Directive =>
Reproduce, word for word, everything from the start of the material down to the line containing "the blurred green background at point 233,181, the", including that line.

Start of Records to use

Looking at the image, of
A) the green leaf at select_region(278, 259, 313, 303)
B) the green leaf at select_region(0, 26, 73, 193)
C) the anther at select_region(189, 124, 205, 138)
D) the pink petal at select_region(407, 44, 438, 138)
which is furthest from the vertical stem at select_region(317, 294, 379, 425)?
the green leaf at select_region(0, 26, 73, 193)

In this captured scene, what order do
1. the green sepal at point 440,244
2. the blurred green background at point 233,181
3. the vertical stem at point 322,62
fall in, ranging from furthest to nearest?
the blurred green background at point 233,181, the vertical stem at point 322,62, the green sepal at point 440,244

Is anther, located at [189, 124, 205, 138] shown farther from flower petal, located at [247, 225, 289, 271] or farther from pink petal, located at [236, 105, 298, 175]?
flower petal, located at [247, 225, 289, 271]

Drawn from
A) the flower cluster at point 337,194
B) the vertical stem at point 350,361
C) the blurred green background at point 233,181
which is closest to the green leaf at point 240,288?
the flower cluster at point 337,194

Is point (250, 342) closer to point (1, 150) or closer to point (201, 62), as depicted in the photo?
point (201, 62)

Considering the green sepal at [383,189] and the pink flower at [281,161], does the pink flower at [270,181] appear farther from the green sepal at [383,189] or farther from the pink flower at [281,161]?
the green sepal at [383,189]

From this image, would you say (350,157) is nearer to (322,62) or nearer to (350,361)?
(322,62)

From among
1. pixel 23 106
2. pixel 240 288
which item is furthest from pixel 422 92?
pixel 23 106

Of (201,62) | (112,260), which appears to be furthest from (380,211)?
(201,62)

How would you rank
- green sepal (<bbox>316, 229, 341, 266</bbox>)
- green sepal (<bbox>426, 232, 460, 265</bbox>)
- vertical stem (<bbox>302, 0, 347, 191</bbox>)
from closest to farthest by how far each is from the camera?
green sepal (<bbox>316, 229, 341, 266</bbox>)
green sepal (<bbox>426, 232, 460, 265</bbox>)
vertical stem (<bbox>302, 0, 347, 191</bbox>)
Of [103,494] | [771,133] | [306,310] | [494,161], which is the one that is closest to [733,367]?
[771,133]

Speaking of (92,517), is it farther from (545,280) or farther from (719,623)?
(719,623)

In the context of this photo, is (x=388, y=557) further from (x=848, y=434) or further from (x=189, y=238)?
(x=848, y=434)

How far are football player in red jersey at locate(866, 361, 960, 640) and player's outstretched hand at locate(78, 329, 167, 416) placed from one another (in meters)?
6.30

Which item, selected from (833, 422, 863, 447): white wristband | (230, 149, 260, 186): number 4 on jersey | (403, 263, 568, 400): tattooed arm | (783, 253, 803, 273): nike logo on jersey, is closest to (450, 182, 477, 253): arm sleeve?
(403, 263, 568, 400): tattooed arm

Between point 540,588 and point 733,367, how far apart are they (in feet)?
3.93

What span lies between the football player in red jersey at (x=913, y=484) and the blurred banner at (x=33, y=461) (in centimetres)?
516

End of Records to use

Written answer =>
Looking at the image, of
A) the green leaf at select_region(278, 259, 313, 303)
B) the green leaf at select_region(0, 26, 73, 193)
C) the anther at select_region(189, 124, 205, 138)
D) the pink petal at select_region(407, 44, 438, 138)
which is furthest from the vertical stem at select_region(317, 294, 379, 425)?
the green leaf at select_region(0, 26, 73, 193)

In this captured scene, what order do
1. the green sepal at point 440,244
2. the blurred green background at point 233,181
3. the vertical stem at point 322,62
fall in, ranging from furthest to nearest?
the blurred green background at point 233,181, the vertical stem at point 322,62, the green sepal at point 440,244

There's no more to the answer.